As we write in our latest response to the troubled "Praetorian", success in dealing with insurgencies comes when people begin to see the balance of advantage in supporting the government as greater than in supporting (or tolerating) the insurgency.
If on the one hand, the people see the coalition forces creating their "security bubbles" in the towns, which merely create the conditions for the drug lords to flaunt their wealth, while the Taleban range freely, practising their extortion, kidnap and intimidation under the noses of the authorities; if the people see that the coalition cannot even protect the main transport routes; and if the people see the rural hinterland become the playground for free-range F/A-18C Hornets and the like, this is not an insurgency which is going to be defeated.
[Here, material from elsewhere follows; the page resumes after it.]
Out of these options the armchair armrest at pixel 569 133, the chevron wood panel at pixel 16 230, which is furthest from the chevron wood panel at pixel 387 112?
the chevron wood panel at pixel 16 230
Such is the situation though that any "debate" requires us to agree wholeheartedly with the authorities, otherwise you are branded "negative" and "defeatist". On the other hand, we see political and public disengagement, media indifference, and MoD concealment, plus criminally inept strategy and procurement.
Meanwhile, we have allowed ourselves to become a bit player in our own destiny and our national security is now entirely in the hands of the United States. And their answer is, another day, another GBU – with, all too often, dire results.